▸ **Data records**:
*** Begin section ***

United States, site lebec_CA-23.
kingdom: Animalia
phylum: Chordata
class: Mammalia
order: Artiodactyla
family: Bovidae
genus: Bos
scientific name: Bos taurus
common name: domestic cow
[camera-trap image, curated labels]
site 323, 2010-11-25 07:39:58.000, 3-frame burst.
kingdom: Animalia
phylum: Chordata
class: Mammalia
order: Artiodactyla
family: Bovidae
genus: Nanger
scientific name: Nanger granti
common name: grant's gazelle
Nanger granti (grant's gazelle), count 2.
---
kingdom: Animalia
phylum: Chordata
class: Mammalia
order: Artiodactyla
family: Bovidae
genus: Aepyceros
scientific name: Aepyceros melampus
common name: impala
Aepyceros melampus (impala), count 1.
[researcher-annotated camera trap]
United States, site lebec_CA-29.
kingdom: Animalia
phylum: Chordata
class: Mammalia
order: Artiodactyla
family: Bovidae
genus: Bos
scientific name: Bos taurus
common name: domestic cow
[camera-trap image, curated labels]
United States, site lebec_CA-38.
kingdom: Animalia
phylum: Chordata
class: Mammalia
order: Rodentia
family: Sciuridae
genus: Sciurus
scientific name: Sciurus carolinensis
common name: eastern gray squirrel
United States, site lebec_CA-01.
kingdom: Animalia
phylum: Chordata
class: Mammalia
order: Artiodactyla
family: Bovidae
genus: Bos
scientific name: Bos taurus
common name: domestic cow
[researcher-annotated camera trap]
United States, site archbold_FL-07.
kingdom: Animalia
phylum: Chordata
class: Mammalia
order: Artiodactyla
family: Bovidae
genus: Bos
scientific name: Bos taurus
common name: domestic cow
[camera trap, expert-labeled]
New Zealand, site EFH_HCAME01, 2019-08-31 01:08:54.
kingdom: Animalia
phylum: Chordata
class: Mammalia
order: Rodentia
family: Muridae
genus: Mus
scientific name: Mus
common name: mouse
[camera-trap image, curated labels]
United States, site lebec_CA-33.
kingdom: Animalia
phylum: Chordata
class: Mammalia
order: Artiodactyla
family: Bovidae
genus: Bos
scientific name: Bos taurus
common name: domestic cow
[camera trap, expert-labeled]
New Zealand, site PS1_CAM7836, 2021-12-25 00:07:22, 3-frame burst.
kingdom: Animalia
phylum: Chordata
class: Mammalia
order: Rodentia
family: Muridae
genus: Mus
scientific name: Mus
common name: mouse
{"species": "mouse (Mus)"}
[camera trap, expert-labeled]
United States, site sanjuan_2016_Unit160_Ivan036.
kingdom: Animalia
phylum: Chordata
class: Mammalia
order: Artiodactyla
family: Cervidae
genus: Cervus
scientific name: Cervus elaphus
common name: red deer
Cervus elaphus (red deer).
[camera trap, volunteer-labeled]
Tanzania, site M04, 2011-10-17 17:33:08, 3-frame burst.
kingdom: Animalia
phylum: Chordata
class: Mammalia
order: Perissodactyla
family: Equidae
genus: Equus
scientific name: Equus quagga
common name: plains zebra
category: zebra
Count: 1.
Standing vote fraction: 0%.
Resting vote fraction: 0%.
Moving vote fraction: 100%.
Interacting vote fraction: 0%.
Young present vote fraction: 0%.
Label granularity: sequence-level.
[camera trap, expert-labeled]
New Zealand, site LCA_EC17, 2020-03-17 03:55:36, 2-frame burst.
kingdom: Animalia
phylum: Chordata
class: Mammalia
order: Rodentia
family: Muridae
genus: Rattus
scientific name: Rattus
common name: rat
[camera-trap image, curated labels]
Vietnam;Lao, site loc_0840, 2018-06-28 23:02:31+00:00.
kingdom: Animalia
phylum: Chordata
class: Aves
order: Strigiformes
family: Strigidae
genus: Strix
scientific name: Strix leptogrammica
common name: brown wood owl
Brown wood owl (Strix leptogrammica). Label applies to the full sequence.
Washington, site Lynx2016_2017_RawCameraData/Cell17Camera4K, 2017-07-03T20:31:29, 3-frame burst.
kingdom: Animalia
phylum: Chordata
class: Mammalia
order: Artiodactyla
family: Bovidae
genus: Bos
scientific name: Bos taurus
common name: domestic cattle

*** End section ***

▸ **Goal of the exercise**: From the line containing "scientific name: Cervus elaphus" through the end of the material, print each line exactly as it appears.

▸ **Answer section**:
scientific name: Cervus elaphus
common name: red deer
Cervus elaphus (red deer).
[camera trap, volunteer-labeled]
Tanzania, site M04, 2011-10-17 17:33:08, 3-frame burst.
kingdom: Animalia
phylum: Chordata
class: Mammalia
order: Perissodactyla
family: Equidae
genus: Equus
scientific name: Equus quagga
common name: plains zebra
category: zebra
Count: 1.
Standing vote fraction: 0%.
Resting vote fraction: 0%.
Moving vote fraction: 100%.
Interacting vote fraction: 0%.
Young present vote fraction: 0%.
Label granularity: sequence-level.
[camera trap, expert-labeled]
New Zealand, site LCA_EC17, 2020-03-17 03:55:36, 2-frame burst.
kingdom: Animalia
phylum: Chordata
class: Mammalia
order: Rodentia
family: Muridae
genus: Rattus
scientific name: Rattus
common name: rat
[camera-trap image, curated labels]
Vietnam;Lao, site loc_0840, 2018-06-28 23:02:31+00:00.
kingdom: Animalia
phylum: Chordata
class: Aves
order: Strigiformes
family: Strigidae
genus: Strix
scientific name: Strix leptogrammica
common name: brown wood owl
Brown wood owl (Strix leptogrammica). Label applies to the full sequence.
Washington, site Lynx2016_2017_RawCameraData/Cell17Camera4K, 2017-07-03T20:31:29, 3-frame burst.
kingdom: Animalia
phylum: Chordata
class: Mammalia
order: Artiodactyla
family: Bovidae
genus: Bos
scientific name: Bos taurus
common name: domestic cattle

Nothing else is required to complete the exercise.